Given task.
Copy every line from the entries below that contains the word "located".

Data shown.
# # # #

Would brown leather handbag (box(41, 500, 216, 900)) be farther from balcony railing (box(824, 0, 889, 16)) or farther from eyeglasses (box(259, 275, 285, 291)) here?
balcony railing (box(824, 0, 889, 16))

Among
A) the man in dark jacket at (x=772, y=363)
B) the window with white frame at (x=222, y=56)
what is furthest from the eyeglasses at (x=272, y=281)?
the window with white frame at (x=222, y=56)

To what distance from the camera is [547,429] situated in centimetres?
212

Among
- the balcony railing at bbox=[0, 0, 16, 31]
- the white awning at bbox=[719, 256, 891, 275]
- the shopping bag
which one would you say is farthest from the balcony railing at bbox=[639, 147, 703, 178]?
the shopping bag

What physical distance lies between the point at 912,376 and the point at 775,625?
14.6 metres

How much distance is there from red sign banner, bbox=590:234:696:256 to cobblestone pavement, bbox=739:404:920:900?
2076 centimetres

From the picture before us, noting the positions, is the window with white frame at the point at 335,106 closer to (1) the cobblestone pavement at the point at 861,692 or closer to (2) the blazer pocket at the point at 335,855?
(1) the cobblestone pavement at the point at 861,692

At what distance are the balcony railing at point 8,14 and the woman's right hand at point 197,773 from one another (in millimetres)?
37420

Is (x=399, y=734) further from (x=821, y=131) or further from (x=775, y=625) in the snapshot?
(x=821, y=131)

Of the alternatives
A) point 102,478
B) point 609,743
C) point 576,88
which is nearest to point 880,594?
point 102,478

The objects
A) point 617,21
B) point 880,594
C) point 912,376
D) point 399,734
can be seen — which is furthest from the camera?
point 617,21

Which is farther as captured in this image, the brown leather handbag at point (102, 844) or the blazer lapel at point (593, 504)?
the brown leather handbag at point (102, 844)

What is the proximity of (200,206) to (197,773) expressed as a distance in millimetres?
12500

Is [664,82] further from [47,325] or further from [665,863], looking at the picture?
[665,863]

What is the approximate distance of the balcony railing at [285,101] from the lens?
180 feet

# # # #

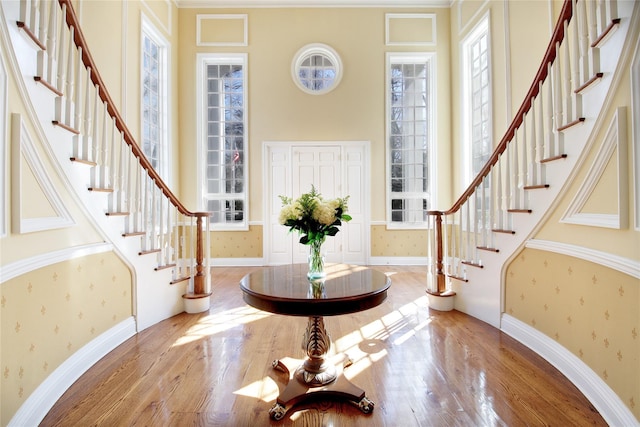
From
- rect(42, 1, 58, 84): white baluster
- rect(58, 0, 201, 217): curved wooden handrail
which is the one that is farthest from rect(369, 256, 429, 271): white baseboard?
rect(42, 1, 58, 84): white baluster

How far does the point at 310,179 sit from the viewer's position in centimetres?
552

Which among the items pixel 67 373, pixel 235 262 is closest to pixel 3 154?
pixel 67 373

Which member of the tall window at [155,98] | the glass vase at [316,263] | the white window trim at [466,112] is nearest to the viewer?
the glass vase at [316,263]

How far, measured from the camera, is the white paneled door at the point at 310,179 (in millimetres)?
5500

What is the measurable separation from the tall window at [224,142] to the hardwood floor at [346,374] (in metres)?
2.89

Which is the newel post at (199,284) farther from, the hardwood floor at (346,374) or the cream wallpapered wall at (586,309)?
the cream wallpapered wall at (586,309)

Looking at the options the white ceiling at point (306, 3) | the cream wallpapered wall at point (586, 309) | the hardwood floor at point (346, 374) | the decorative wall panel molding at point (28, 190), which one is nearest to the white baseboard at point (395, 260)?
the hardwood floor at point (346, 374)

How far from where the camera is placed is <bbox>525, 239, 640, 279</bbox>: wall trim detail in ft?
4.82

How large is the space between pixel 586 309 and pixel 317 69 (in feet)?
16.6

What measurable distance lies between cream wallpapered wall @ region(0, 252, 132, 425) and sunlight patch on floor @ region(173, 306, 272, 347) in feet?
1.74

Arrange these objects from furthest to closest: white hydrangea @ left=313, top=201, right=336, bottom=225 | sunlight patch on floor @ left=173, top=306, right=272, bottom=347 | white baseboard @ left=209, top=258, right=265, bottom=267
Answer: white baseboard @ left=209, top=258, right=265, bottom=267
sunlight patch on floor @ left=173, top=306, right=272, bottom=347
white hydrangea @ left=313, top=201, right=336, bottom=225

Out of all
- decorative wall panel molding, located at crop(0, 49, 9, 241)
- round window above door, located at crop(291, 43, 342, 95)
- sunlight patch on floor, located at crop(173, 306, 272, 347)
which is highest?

# # # #

Result for this exercise.
- decorative wall panel molding, located at crop(0, 49, 9, 241)
- round window above door, located at crop(291, 43, 342, 95)
- sunlight patch on floor, located at crop(173, 306, 272, 347)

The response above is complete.